Note that an ephemeral SSH key is generated but has an expiration set. This key is lost when the build ends, and GCP will remove it from the authorized keys list when it expires after one hour. This is done using the --ssh-key-expire-after
argument to gcloud. Thus there are no long lived SSH credentials involved here. I believe this SSH key management feature depends on the use of Google OSLogin on the instances.
This leads the broader subject of roles and identity. The identity that is logging in to the instance and running Ansible commands will be the service account that your Cloud Build build runs as. This setup depends on that account being a valid OSLogin + IAP instance accessor account. That requires:
There must be a firewall rule on your VPC networks that allows IAP SSH to reach instance private IPs from Google’s designated IAP origination range. The instances do not require public IPs.
The instances must have OSLogin Enabled
The Cloud Build service account you use must have the following roles:
roles/compute.osAdminLogin
on the instance or projectroles/iam.serviceAccountUser
on the instance’s service accountroles/iap.tunnelResourceAccessor
on the project or tunnel
I have not tested with the default Cloud Build service account, but only with cloud build running as a custom service account. The Service Account User role may seem surprising, but OSLogin requires this for any account to be able to log in. I believe it is because any account that logs in to an instance can make requests using its service account, so this formalizes the relationship.
Finally, in your container, you need a small Ansible config file, g-ansible.cfg
. I’ve been using this one for Ansible+IAP for years and don’t remember all the details, but some tweaks were required to get file transfer (eg. Ansible copy:
) to work reliably. You may have to change the default interpreter_python
based on the Linux version you run in your instances.

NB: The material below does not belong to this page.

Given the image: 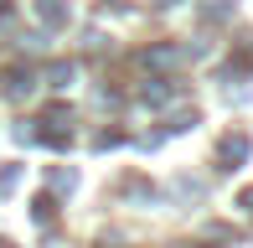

I had to limit forks
for stability, but have not extensively debugged to see what could be done to speed this up again.
[ssh_connection]
pipelining = True
ssh_args =
transfer_method = piped
[defaults]
forks = 1
interpreter_python = /usr/bin/python3
Here’s a sample cloudbuild.yaml
that uses this container to run Ansible through IAP in Cloud Build:
steps:
- id: 'test ansible'
name: 'us-central1-docker.pkg.dev/my_project/cloudbuild-containers/cloudbuild-ansible-iap'
entrypoint: '/bin/bash'
args:
- '-c'
- |
gcloud config set project my_example_project;
gcloud config set compute/zone us-central1-a ;
ansible-playbook -i ./test.ini test.yml
Note that you must set the project and zone in your build step. That is how g-ssh.sh
knows how to find your instances by name.
This has worked well for me. Speed has been acceptable, but a more optimized build might create the IAP tunnels directly instead of using the gcloud compute ssh
helper. This would allow using unwrapped openssh to access the instances, but would require some more complex state tracking that I have not yet spent time on.